For it to be Artificial Intelligent, it must Machine Learn first.
What makes Machine Learning so unique?
This is where you need to understand a bit of computer science. All code or traditional algorithms your developers are writing are strictly sequenced in execution. The outcome of the code has already been determined upon creation. Like code for user login, showing a blog post or searching for a hotel. Code which always returns expected output is called deterministic code.
But what about if I ask a computer to pick something randomly? That’s different, right? Wrong. Although we interpret it as random, a computer needs exact instructions. The algorithm behind that random picking is still very much sequenced but has a few ways to pick something ‘random’ from a given amount of options. The outcome is therefor determined but may vary in a range of values. This is called semi-deterministic code.
That’s how everything worked for every program and computer for a long time. Everything was in our control because of the deterministic element.
Machine learning is unique because it’s non-deterministic and goes beyond our own control. The sequence of decision making is not obvious upfront, interpretation of data can change and it’s only possible to determine the outcome with very low (or zero) certainty upfront based on the given dataset and given computational footprint.
How does Machine Learning actually learn?
Back to the analogy of teaching a child about bunnies from a book. How does a machine actually learn? There are two ways to teach a machine here:
This type of learning looks like our analogy. You give the machine data (like pictures of bunnies) and tell it what it is (it’s a bunny). Like a parent pointing at the picture and telling the child what animal it is. A computer actually doesn’t know it is a bunny, it classifies it something that is labeled a bunny. The machine recognizing it is actually called classification.
When it gets new data, it can tell you when pictures without any information are bunnies or not based on the previous data it was taught/trained on.
In the real world it is applied to more advanced use cases: like stock-market pricing based on historical data and predicting future events (like possible pricing fluctuations).
Another example: Your Gmail messages are also handled by machine learning to recognize spam and prevent future spam mail to your mailbox. Keeping your inbox clean. Thanks ML!

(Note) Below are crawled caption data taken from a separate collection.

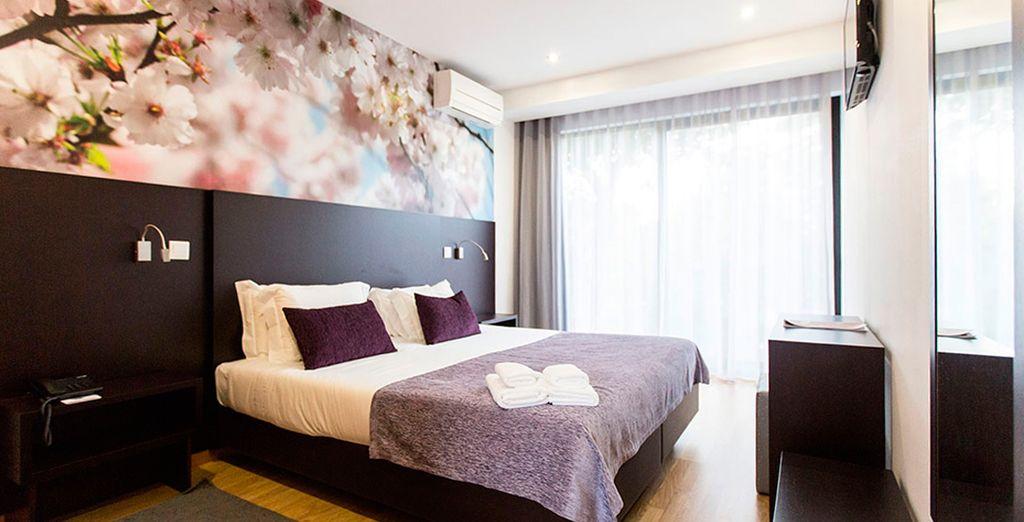 El dormitorio está equipado con todo lujo de detalles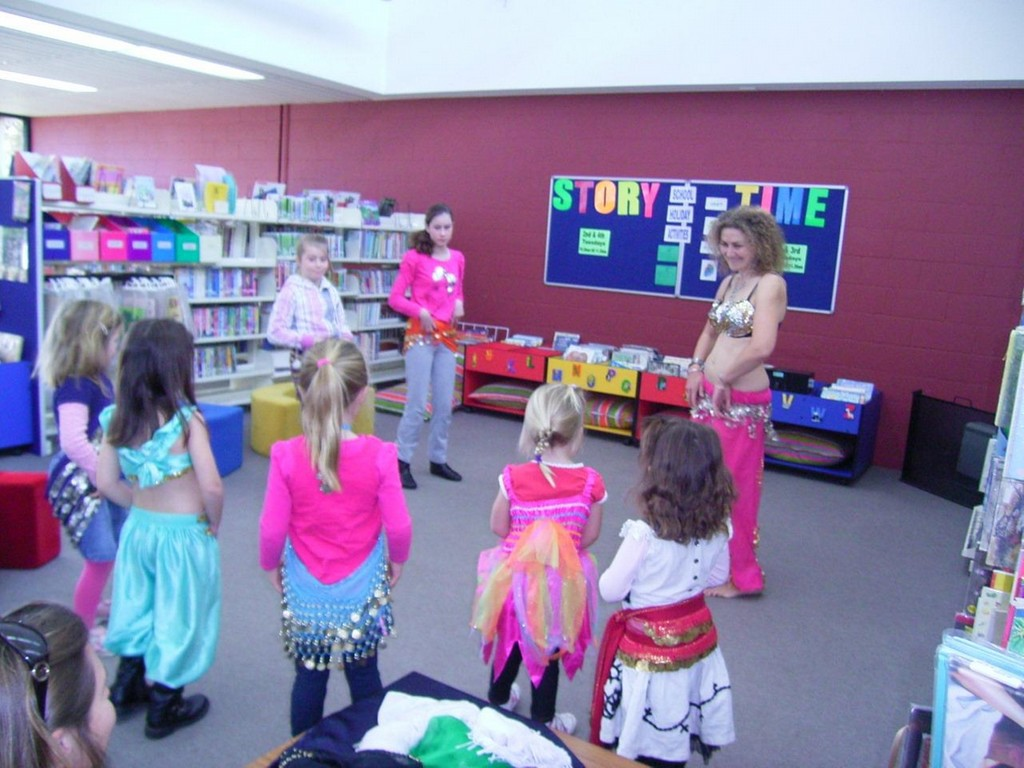 Image of story time at the Bega library.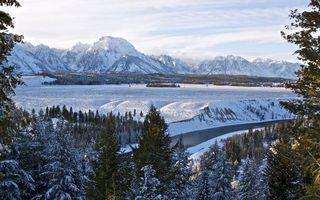 Бесплатные фото зима,лес,деревья,река,горы,снег,небо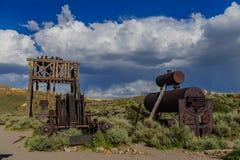 Alte, verlassene Bergwerksausrüstung Stockbild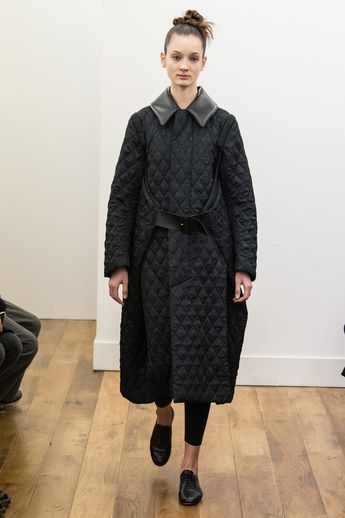 Noir Kei Ninomiya Fall 2017 Ready-to-Wear Fashion Show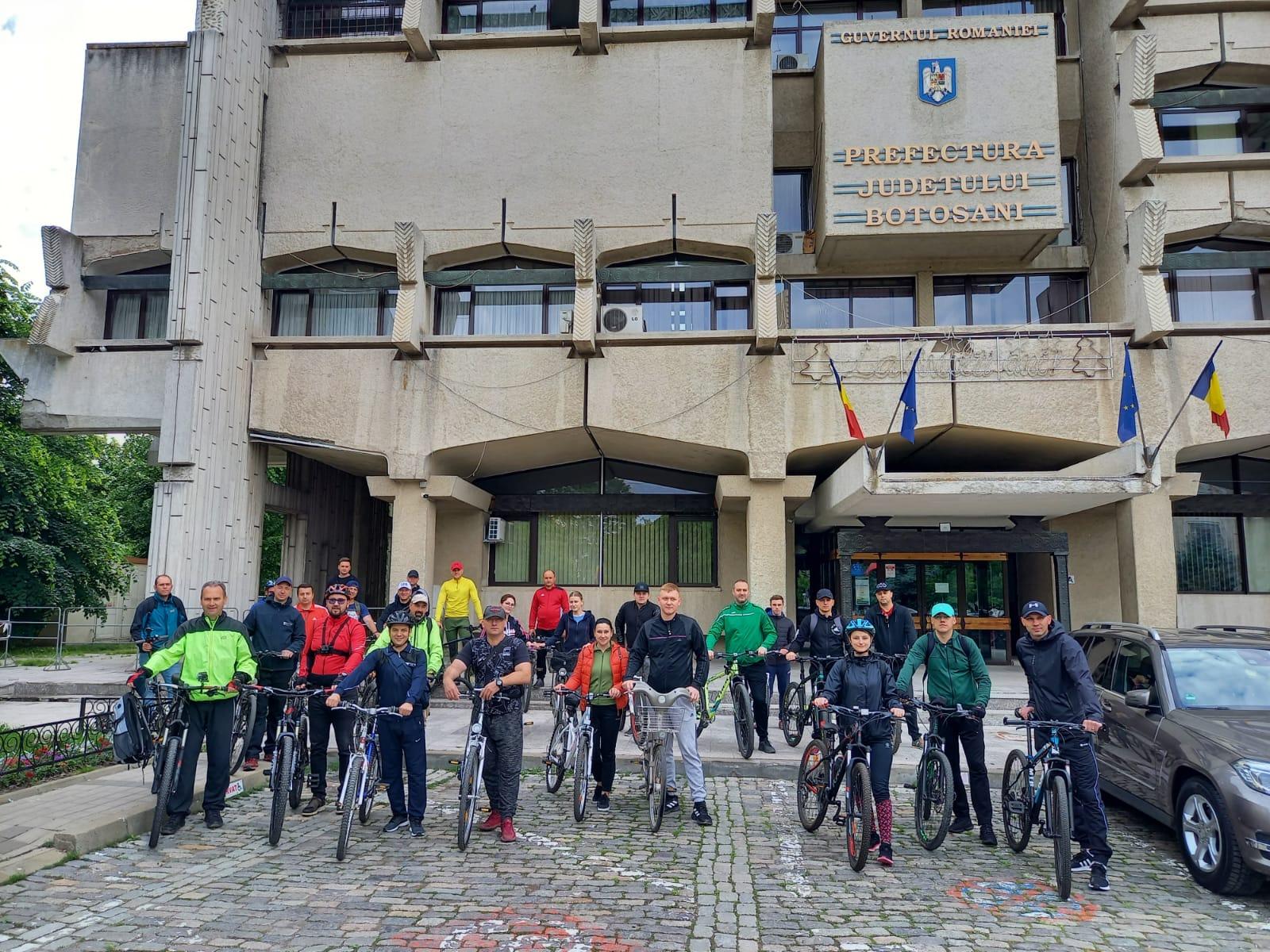 """,,Vinerea Verde"""":  Jandarmii au venit astăzi, la serviciu, cu bicicletele"""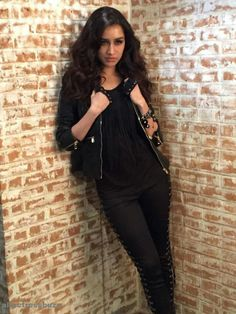 Shraddha Kapoor ( If you like than please follow )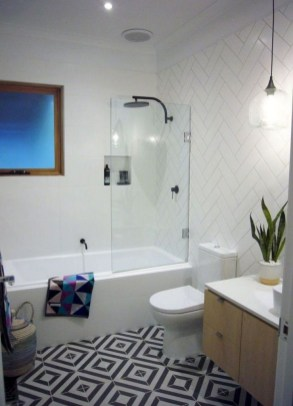 Gorgeous Small Master Bathroom Remodel Ideas 27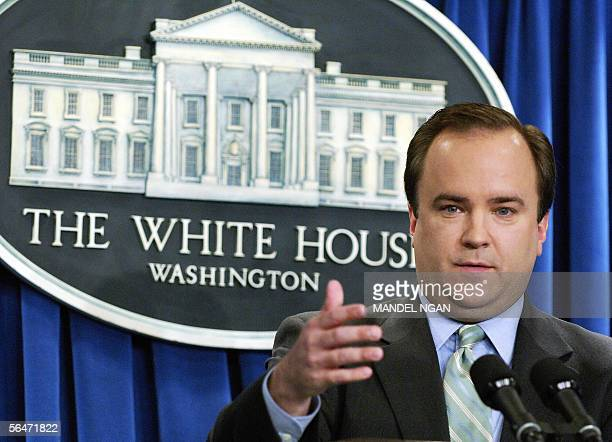 Washington, UNITED STATES: White House spokesman Scott McClellan speaks to the press during a briefing 20 December 2005 at the White House in...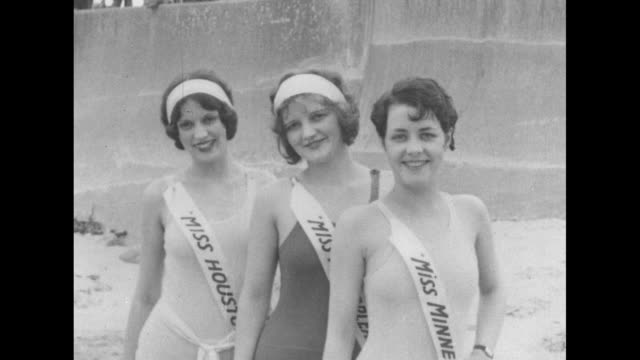 vidéos et rushes de attractive women from different countries states municipalities pose in sashes and onepiece bathing suits / three women misses houston new orleans... - concurrent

Unsupervised learning is like giving the kid a book and the parent not saying a word about what it is looking at. It needs to figure it out by itself. In this case, a machine will look for commonalities. It means it will look for features or attributes that the pieces of given data have in common, like the shape of the bunny.
This method of learning is probably more preferred because of one thing: most data in this world is not labeled in a way to tell a computer what it is to teach it. The real value is when a machine can figure it out for you. That’s where this method comes in.
Bonus: Transfer learning
This is the most complex method and I would consider it more experimental as it is not that common in practice. Transfer learning is really worth mentioning because it solves a big problem training a ML model:
What if I want to classify something (like pictures where birds should be recognized) but I don’t have a big-enough dataset (= a huge set of pictures already correctly labeled as birds) to teach a machine to recognize them?
The answer: you give the model a dataset that is similar to your actual problem to solve first (recognizing bunnies) and then apply it to your actual problem (recognizing birds). So you transfer the model from training to actual deployed application.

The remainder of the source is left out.